A Mixed-up World

Suzanne has been involved in the work of the Social Care Workforce Research Unit at King’s College London for many years, as a researcher and now as an ‘expert by experience’. She reflects on the integration of the medical versus social models of disability and the sense of dis(ease) which can follow the realisation that this has yet to materialise as a coherent practice.

Over two years ago I joined the ranks of those diagnosed with bipolar mixed affective disorder. I didn’t understand what it meant then in real terms and I am not sure I am much the wiser now. I had assumed it meant what the older term, manic-depressive, conveys quite cogently. I would have highs (which sounded like they might well be fun) and lows (which would not be!). I didn’t realise the significance of the word ‘mixed.’ I have highs and lows all at once and they can cycle very rapidly: sometimes over a few days, sometimes every few hours and—if it’s really bad—fluxing every few minutes. The character of the ups and downs are not what I expected either. The highs are not fun, just periods of great mental agitation when I obsess and worry about things. My head gets busier and busier. The lows are what you might expect—only worse. I feel depressed, sometimes become very tearful and often get overwhelmed by angst. In short: no peace at all.

There is a certain irony here. I had studied mental disorder and Bi-Polar prior to my illness, and worked with many people who had similar mental health problems. I realise now that I had little insight into their ‘lived experience’. I now know too well how hard it is to capture in words and images what such realities feel like. Normal language isn’t designed to accommodate these shady extremes of intensity.

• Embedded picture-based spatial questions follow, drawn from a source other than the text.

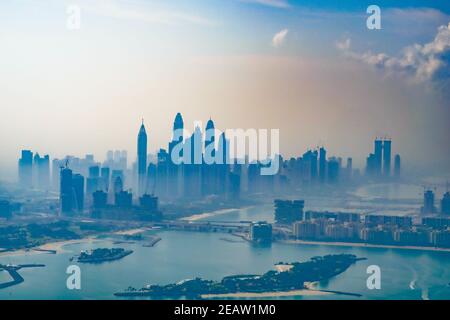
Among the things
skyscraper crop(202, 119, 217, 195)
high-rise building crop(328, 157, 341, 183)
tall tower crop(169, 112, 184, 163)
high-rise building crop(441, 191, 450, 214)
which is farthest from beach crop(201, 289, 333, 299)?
high-rise building crop(441, 191, 450, 214)

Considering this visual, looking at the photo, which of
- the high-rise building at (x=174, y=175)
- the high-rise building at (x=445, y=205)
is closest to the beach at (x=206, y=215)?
the high-rise building at (x=174, y=175)

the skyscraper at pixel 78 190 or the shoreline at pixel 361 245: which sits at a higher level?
the skyscraper at pixel 78 190

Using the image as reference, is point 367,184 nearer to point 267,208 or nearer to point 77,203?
point 267,208

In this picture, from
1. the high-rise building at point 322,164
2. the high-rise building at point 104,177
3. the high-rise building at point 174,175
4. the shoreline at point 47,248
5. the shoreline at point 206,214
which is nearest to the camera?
the shoreline at point 47,248

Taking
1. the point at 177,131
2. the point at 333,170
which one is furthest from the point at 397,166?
the point at 177,131

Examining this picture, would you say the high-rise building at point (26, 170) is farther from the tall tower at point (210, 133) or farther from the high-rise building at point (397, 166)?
the high-rise building at point (397, 166)

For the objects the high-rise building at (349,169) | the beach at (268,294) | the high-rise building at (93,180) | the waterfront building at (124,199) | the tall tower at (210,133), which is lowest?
the beach at (268,294)

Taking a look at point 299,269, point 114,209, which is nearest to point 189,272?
point 299,269
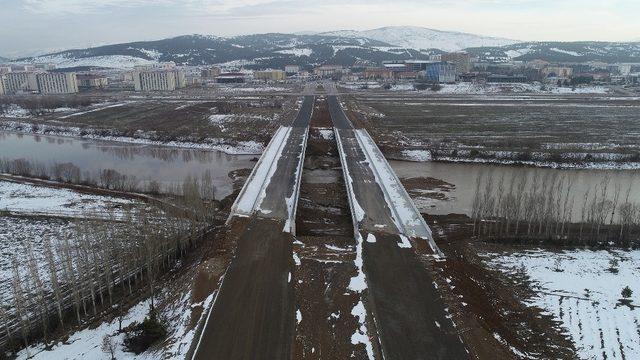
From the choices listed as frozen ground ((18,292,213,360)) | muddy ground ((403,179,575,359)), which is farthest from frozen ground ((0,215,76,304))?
muddy ground ((403,179,575,359))

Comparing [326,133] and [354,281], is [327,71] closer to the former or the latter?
[326,133]

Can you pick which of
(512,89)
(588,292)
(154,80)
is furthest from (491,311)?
(154,80)

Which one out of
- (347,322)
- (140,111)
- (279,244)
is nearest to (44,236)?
(279,244)

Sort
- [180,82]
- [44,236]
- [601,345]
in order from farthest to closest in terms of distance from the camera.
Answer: [180,82]
[44,236]
[601,345]

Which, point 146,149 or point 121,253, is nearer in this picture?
point 121,253

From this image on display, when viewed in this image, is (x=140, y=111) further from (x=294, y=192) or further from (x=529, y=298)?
(x=529, y=298)

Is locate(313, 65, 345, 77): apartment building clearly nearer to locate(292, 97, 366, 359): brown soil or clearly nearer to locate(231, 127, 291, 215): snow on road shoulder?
locate(231, 127, 291, 215): snow on road shoulder

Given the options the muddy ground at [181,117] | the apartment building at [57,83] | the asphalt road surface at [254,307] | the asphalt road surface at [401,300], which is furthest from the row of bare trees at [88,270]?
the apartment building at [57,83]
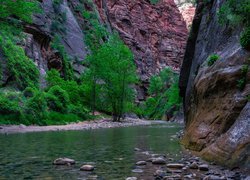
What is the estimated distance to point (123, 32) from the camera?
10669 centimetres

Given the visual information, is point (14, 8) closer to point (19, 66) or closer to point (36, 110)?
point (36, 110)

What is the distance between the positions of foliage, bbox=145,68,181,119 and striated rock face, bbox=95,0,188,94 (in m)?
5.13

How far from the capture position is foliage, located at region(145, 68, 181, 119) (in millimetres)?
71188

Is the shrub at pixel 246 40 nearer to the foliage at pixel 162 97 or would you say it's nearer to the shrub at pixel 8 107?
the shrub at pixel 8 107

What’s more nothing prepared me for the differences between the medical and social models as regards the ‘lived experience’. I expected that my treatment would be an integrated programme of medication and therapy, but that is not what the NHS offers. I have a committed psychiatrist who is determined to find me the right mix of medication, but it is an inexact science and takes time. I am very fortunate to receive counselling from Mind. The counsellor’s person-centred approach and my Community Health Team care co-ordinator’s style of reflective therapy gives me hope for the future.

So, exactly what have I experienced? I have lived the past two years on a cocktail of drugs some of which are potentially toxic and none of which has solved the problem or enabled me to regain equilibrium in my home or working life. I moved from being a sociable, glass half-full person to one for whom life is half-empty and being told by the doctors that my agitation was the high. I long to have the high that gives great elation—but that doesn’t come my way. Instead I have felt in limbo, argumentative with my family, not living life but existing in a swamp of sorrow or anxiety most of the time.

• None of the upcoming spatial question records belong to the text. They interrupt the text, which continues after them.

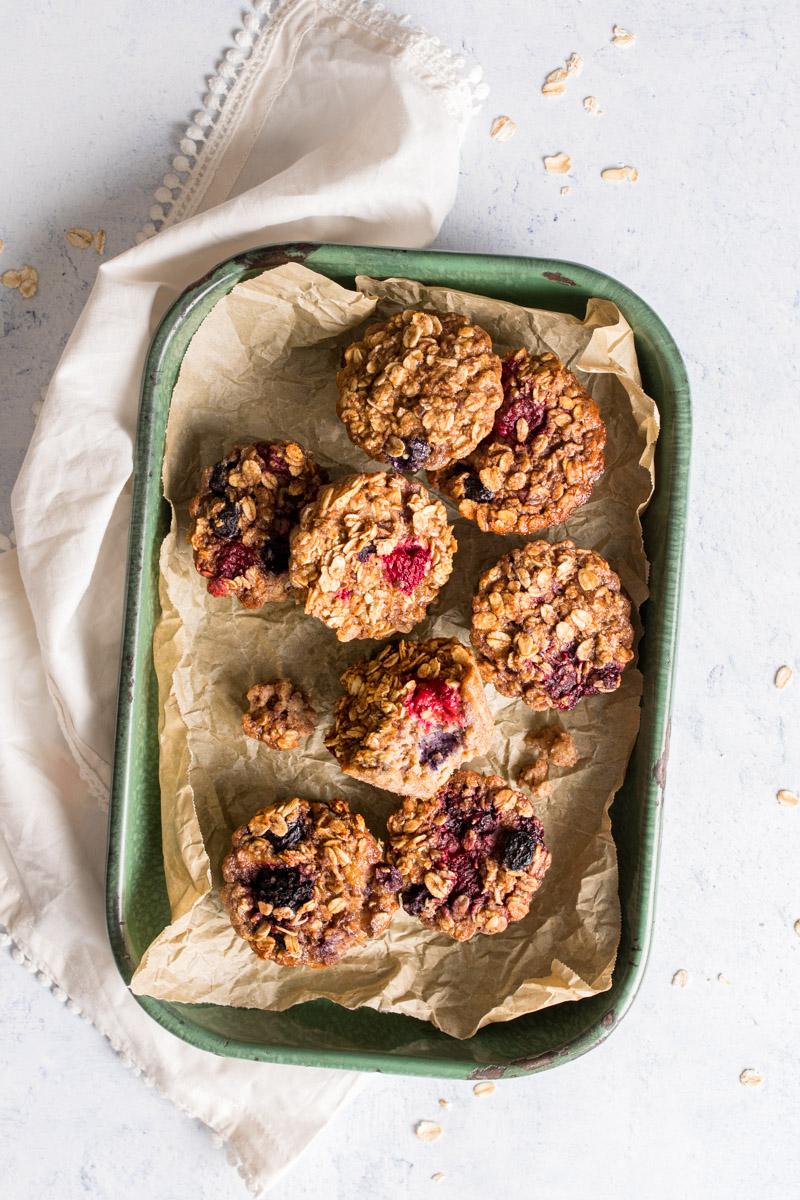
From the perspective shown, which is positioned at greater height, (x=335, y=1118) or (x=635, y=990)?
(x=635, y=990)

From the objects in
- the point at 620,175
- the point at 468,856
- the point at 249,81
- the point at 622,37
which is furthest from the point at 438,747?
the point at 622,37

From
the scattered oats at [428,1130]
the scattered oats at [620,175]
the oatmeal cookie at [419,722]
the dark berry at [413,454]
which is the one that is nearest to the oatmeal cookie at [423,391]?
the dark berry at [413,454]

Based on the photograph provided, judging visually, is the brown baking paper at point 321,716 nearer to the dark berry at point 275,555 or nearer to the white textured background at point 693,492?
the dark berry at point 275,555

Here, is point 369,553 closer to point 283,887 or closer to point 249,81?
point 283,887

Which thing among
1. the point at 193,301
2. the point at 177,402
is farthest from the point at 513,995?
the point at 193,301

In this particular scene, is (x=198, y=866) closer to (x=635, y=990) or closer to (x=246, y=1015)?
Result: (x=246, y=1015)

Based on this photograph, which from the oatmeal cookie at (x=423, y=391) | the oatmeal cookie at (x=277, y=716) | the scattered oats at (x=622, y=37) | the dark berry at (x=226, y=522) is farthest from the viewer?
the scattered oats at (x=622, y=37)
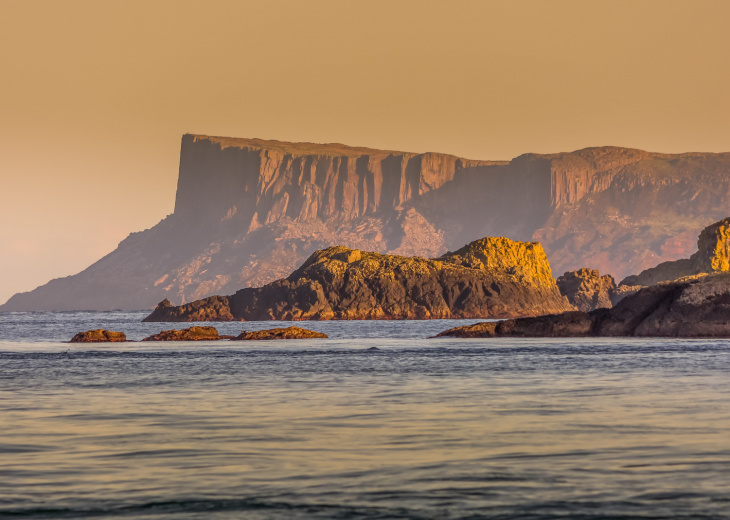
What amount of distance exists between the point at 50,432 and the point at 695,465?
16690 millimetres

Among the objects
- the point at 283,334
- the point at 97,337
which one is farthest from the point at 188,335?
the point at 283,334

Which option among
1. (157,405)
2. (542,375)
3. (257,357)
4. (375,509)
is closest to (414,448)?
(375,509)

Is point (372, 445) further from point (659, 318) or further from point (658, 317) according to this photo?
point (658, 317)

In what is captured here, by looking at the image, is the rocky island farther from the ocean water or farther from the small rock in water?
the ocean water

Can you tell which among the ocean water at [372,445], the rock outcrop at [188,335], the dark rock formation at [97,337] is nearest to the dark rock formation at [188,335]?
the rock outcrop at [188,335]

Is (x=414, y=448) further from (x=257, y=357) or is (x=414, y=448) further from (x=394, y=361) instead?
(x=257, y=357)

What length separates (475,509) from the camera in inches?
677

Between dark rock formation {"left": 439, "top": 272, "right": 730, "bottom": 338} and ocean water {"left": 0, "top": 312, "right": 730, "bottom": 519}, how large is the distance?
141 ft

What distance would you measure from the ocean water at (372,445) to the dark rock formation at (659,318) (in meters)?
42.9

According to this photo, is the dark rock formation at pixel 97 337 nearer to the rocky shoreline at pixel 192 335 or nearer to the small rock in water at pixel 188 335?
the rocky shoreline at pixel 192 335

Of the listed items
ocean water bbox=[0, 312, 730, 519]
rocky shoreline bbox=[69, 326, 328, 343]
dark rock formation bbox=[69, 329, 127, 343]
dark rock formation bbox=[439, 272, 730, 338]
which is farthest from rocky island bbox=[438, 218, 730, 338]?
ocean water bbox=[0, 312, 730, 519]

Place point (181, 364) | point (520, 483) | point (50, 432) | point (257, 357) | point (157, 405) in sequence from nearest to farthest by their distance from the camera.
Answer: point (520, 483)
point (50, 432)
point (157, 405)
point (181, 364)
point (257, 357)

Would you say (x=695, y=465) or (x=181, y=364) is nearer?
(x=695, y=465)

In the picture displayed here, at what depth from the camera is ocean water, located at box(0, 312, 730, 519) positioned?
17797 mm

The medication path is fraught with difficulties. Are my symptoms an expression of the illness or side effects of the drugs? It is not easy to tell. My current medication is not stable at present as I am going through another titration. My psychiatrist sees a lot of me but I have a nagging instinct that if an integrated approach was truly followed I would be able to come off the drugs. Medication alone cannot be the solution or the answer to the symptoms. It provides a platform that should stabilise effects—but a lot else is needed. Is my lived experience the same as others out there?